* [JOB]: Set down each line of the data below exactly as it stands, dropping the pictures.

* [INPUT FOR THIS TASK]:
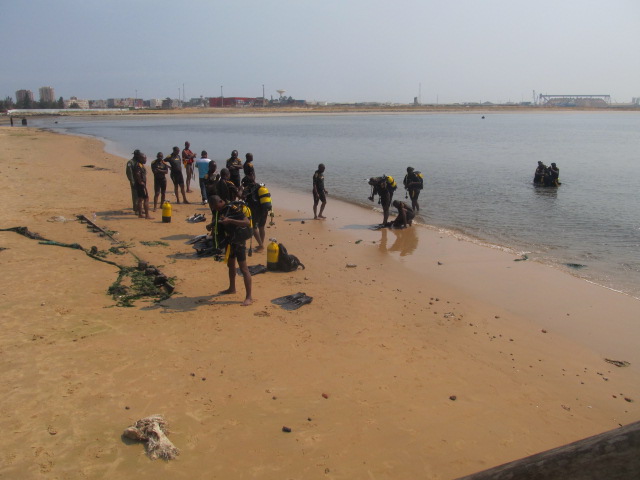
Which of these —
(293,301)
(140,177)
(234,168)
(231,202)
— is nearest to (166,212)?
(140,177)

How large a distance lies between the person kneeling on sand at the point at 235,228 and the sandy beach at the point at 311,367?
0.54 meters

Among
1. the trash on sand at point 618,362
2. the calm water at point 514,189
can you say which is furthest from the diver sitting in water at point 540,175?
the trash on sand at point 618,362

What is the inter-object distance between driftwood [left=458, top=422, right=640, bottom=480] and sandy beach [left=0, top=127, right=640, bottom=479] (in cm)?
250

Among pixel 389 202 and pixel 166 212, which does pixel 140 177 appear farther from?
pixel 389 202

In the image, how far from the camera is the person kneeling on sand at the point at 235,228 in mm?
7211

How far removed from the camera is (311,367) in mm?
5664

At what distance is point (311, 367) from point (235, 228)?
8.18ft

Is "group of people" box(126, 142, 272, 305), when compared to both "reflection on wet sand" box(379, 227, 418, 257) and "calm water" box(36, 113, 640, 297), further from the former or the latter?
"calm water" box(36, 113, 640, 297)

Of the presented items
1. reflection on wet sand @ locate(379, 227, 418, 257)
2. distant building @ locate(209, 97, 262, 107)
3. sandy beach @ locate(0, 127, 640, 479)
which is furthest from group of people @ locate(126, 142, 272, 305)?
distant building @ locate(209, 97, 262, 107)

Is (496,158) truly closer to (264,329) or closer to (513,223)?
(513,223)

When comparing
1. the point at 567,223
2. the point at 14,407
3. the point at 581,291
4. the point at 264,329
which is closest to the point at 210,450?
the point at 14,407

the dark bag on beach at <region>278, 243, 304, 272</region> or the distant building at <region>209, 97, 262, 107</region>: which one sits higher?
the distant building at <region>209, 97, 262, 107</region>

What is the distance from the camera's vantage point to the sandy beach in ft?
13.8

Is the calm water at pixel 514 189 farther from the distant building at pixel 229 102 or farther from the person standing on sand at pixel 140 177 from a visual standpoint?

* [EXERCISE SOLUTION]:
Which of these —
(293,301)
(140,177)
(234,168)
(231,202)
— is nearest to (166,212)?
(140,177)

How large a distance lies between the person kneeling on sand at the point at 235,228 and the sandy beach at the point at 311,367?
0.54 meters

Among
1. the trash on sand at point 618,362
2. the calm water at point 514,189
can you say which is furthest from the diver sitting in water at point 540,175?
the trash on sand at point 618,362

What is the inter-object distance between driftwood [left=458, top=422, right=640, bottom=480] and sandy beach [left=0, top=127, right=640, bottom=479] (in cm)?
250

Among pixel 389 202 and pixel 166 212, which does pixel 140 177 appear farther from?
pixel 389 202

In the image, how far from the camera is the person kneeling on sand at the point at 235,228 in mm?
7211

How far removed from the camera is (311,367) in mm?
5664

At what distance is point (311, 367) from point (235, 228)?
8.18ft

Is "group of people" box(126, 142, 272, 305), when compared to both "reflection on wet sand" box(379, 227, 418, 257) and "calm water" box(36, 113, 640, 297), further from the former or the latter?
"calm water" box(36, 113, 640, 297)

Of the presented items
1. reflection on wet sand @ locate(379, 227, 418, 257)
2. distant building @ locate(209, 97, 262, 107)
3. sandy beach @ locate(0, 127, 640, 479)
which is furthest from group of people @ locate(126, 142, 272, 305)?
distant building @ locate(209, 97, 262, 107)

Is (496,158) truly closer to (264,329) or closer to (513,223)?
(513,223)

When comparing
1. the point at 567,223
2. the point at 14,407
3. the point at 581,291
4. the point at 264,329
which is closest to the point at 210,450?
the point at 14,407

the dark bag on beach at <region>278, 243, 304, 272</region> or the distant building at <region>209, 97, 262, 107</region>: which one sits higher?
the distant building at <region>209, 97, 262, 107</region>

What is the distance from the camera's vantage point to the sandy beach in ft?
13.8

Is the calm water at pixel 514 189 farther from the distant building at pixel 229 102 or farther from the person standing on sand at pixel 140 177 from a visual standpoint?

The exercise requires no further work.